Things that are Becca’s fault #5: me reading Diana Wynne Jones.
It started with Homeward Bounders, because Milliways. Then it became Witch Week because “this is how I learned about Guy Fawkes!” I have no doubt it will eventually lead to Howl’s Moving Castle because I liked the Studio Ghibli movie. But today it is the rest of the Chrestomanci novels, starting with Charmed Life. This is the first novel she wrote in the series (1977), but the last – or one of the last, as there’s no obvious chronological connection to Witch Week – for in universe continuity.
But it’s fun! A nice boy-learns-magic children’s book from the Great British tradition that also includes Jill Murphy and later a certain Rowling lady. The protagonist, Cat is the younger brother of a witch – Gwendolen – who is exposed to some bad influences at a key point in her moral development and spends much of the book having a giant witchy temper tantrum.
I misphrased that. The plot of the book is Gwendolen having a giant witchy temper tantrum, while Cat runs around trying to clean up after her until he realizes that he doesn’t have to be tied to his big sister’s machinations any more.
There are other characters in it, and they’re all great characters, but mostly their job is to let Gwendolen have her temper tantrum until she goes away and then apologize to Cat for not being more supportive. Which is actually nice. It’s important for boy-learns-magic books for a putative authority figure to let him get himself in trouble, but it’s rare for them to turn around at the end of the novel and apologize for it.
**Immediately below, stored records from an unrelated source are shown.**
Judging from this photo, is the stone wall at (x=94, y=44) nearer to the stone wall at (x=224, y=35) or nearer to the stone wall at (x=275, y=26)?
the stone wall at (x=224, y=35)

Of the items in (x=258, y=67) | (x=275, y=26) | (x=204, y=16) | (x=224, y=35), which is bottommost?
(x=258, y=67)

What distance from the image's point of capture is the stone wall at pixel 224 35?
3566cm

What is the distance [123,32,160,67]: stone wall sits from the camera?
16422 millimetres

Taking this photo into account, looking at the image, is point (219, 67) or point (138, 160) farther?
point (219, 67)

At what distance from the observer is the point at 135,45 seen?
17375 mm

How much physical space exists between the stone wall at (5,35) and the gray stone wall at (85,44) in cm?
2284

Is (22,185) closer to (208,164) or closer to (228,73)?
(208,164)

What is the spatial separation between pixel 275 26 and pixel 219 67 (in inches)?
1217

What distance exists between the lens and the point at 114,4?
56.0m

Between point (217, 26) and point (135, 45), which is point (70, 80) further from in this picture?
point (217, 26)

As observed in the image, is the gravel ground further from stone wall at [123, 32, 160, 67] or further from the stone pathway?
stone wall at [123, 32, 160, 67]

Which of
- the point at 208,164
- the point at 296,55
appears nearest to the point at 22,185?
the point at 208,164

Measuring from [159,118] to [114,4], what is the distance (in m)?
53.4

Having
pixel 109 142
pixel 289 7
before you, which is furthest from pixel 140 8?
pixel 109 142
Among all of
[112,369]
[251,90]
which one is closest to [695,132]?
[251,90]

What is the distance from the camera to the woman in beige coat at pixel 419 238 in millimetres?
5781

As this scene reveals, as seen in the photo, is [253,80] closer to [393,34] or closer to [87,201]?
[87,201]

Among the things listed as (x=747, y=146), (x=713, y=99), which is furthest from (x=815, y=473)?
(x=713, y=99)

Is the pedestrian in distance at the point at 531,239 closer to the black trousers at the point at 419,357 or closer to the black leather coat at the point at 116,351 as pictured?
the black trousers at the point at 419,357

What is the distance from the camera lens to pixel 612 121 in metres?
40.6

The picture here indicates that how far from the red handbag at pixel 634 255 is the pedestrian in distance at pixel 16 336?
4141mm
Diana Wynne Jones’ skill comes in her over the top, deeply flawed characters, that encourages us to revel in the character’s flaws. Sometimes this involves ambushing their roommates as they come out of their bedroom saying “Gwendolen is HORRIBLE!” But Gwedolen is young, and flawed, and Cat is naive and loyal, and they both may have room for growth even after the books ends. No one is perfect, and some people are ridiculous, and that’s where Wynne Jones’ gift for description comes in.
I defy anyone not to love a book with the line “and then he swept out of the room like a very long procession of one person.”
I don’t know where these books have been all my life. I keep expecting some sudden sense of deja legi to hit me in the face and remind me that I loved them as a kid, but so far nothing. All the better, because now I get to read them for the first time.